The premise of the novel is a bit of a homage to the world of games. However, one does not need to be a lover of such to enjoy the narrative arc. Basically, two young people (Sadie and Sam) meet in a children’s hospital - don’t worry, it’s not a John Green type of thing - and then later in life they reunite and collaborate on games. Clearly both savants in their own way, there is an immediate chemistry between them, and what they create. While there are clearly romantic connections between the two of them, there is never a sense of intimacy that eventuates.


The two share a love of the game ‘Oregon Trail” (among others) and it’s through this that they connect in that fateful ward of the children’s hospital. Sam there because of an injury, and Sadie there to clock up some hours for community services.
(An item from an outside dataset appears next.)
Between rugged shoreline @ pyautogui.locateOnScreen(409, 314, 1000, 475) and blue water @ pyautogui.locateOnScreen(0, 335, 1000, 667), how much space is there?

Zevin, herself a gamer, is able to capture the immersive essence of gaming into this absolutely riveting read, creating worlds within worlds and bringing to the fore the rollercoaster of emotions that come with people, success, tragedy and ultimately humanity.


It’s the setting that really brings the sense of wonderment to the novel. Set against that magical era of developing gamification, the internet, and computers in general, the story captivates on the burgeoning world of the reality of life, and the reality that be created through computer-mediated situations. In achieving this, Zevin really focuses on the humanistic attributes and relationships that are driven by connection - in every sense of the word. It is through the computer world that Sam and Saie are able to find a deeper level of connection.


Zevin’s wordplay and her incredible knowledge of the gaming world set in motion a story like no other, sure to be one of the classics of 2022 with its twists and turns. Overall, this will be a winner for those who love some of those old games from Doom to Commander Keen, but also a touching and humorous look at some of the idiosyncrasies of life as a gamer, and relationships.